» **Pagina**:
******

RECHTBANK ZEELAND-WEST-BRABANT

Civiel recht
Kantonrechter
Zittingsplaats Tilburg
Zaaknummer: 10627285 \ CV EXPL 23-2938
Vonnis van 6 maart 2024
in de zaak van
[verhuurder],
te [plaats] ,
eisende partij in conventie, verweerder in (on)voorwaardelijke reconventie,
hierna te noemen: [verhuurder] ,
gemachtigde: mr. J.C. Koreman,
tegen

1.[huurder 1] ,

te [plaats] ,
gedaagde partij in conventie,
hierna te noemen: [huurder 1] ,
niet verschenen,
2.
[huurder 2],
te [plaats] ,
hierna te noemen: [huurder 2] ,
gemachtigde: mr. F. Yildiz-Günes,
gedaagde partij in conventie, eiseres in (on)voorwaardelijke reconventie,
procederend onder toevoeging [nummer] ,

1.De procedure

1.1.
Het verloop van de procedure blijkt uit:
- het tussenvonnis van 20 september 2023;
- de conclusie van repliek in conventie tevens conclusie van antwoord in reconventie;
- de conclusie van dupliek in conventie tevens conclusie van repliek in reconventie, tevens inhoudende vermeerdering van eis;
- de conclusie van dupliek in reconventie;
- de akte vermindering van eis van [verhuurder] ;
- de akte uitlaten producties van [huurder 2] .
1.2.
Ten slotte is vonnis bepaald.

2.De feiten

2.1.
[verhuurder] heeft met ingang van 1 augustus 2022 op basis van een schriftelijke huurovereenkomst aan [huurder 1] en [huurder 2] de woning aan de [adres] te [plaats] verhuurd. De huurovereenkomst is aangegaan voor de duur van twee jaar, tegen een huurprijs van € 1.200,- per maand, steeds bij vooruitbetaling voor de 1ste van iedere maand te voldoen.

******

» **Schriftelijk verzoek 1**: Uit welke stukken blijkt volgens het vonnis over de huurwoning het verloop van de procedure? Noem ze allemaal.
» **Schriftelijk verzoek 2**: Schrijf het vonnis over de huurwoning verder, te beginnen na de laatste zin over de huurprijs.

» **Aangeleverde gegevens**:
******

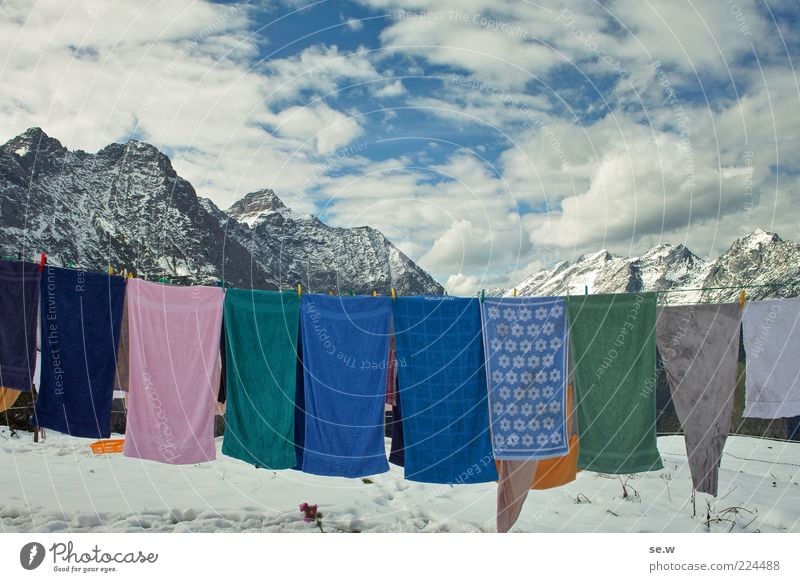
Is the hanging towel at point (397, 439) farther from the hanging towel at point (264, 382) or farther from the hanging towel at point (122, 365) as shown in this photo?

******

» **Eindantwoord 1**:
- het tussenvonnis van 20 september 2023
- de conclusie van repliek in conventie tevens conclusie van antwoord in reconventie
- de conclusie van dupliek in conventie tevens conclusie van repliek in reconventie, tevens inhoudende vermeerdering van eis
- de conclusie van dupliek in reconventie
- de akte vermindering van eis van [verhuurder]
- de akte uitlaten producties van [huurder 2]

» **Eindantwoord 2**:
2.2.
Op de huurovereenkomst zijn de Algemene Bepalingen Huurovereenkomst Woonruimte (hierna: de algemene voorwaarden) van toepassing verklaard.
2.3.
De huurovereenkomst vermeldt – voor zover hier van belang – het volgende:
Artikel 10.1
“Huurder zal vóór of op 1 augustus 2022 een waarborgsom betalen ter grootte van een bedrag van € 3.600,00(…)”.
2.4.
De algemene voorwaarden luiden – voor zover hier van belang – als volgt:
Artikel 22 lid 1
“Indien meerdere personen zich als huurder hebben verbonden, zijn deze steeds hoofdelijk en ieder voor het geheel jegens verhuurder aansprakelijk voor alle uit de huurovereenkomst voortvloeiende verbintenissen”.
Artikel 22 lid 3
“Iemand die samen met een of meer anderen de huurovereenkomst met verhuurder is aangegaan en heeft ondertekend, zonder dat er sprake is van wettelijk medehuurderschap, verlies zijn huurderschap niet door het gehuurde definitief te verlaten. Ook dan blijft hij hoofdelijk aansprakelijk voor de verplichtingen uit de huurovereenkomst. Een contractuele medehuurder (samenhuurder) kan slechts samen met de andere huurder(s) de huurovereenkomst door opzegging beëindigen”.
2.5.
[verhuurder] heeft per 1 mei 2023 geen huur meer ontvangen.
2.6.
[huurder 2] heeft het gehuurde per 5 januari 2023 verlaten.
2.7.
Bij brief van 23 januari 2023 aan [verhuurder] heeft [huurder 2] de opzegging van de huurovereenkomst aangekondigd, alsmede een verzoek gedaan tot terugstorting van bij aanvang van de huurovereenkomst betaalde waarborgsom van € 3.600,-.
2.8.
[verhuurder] heeft, onder verwijzing naar artikel 22 lid 3 van de huurovereenkomst, de huuropzegging niet geaccepteerd.
2.9.
Bij brief van 4 mei 2023 heeft [huurder 2] opnieuw verzocht de huurovereenkomst op te zeggen. Daarnaast heeft [huurder 2] verzocht om eventueel een nieuwe huurovereenkomst op te stellen, waarin [huurder 2] van haar verplichtingen uit de oorspronkelijke huurovereenkomst wordt ontheven. [verhuurder] heeft deze verzoeken afgewezen.
2.10.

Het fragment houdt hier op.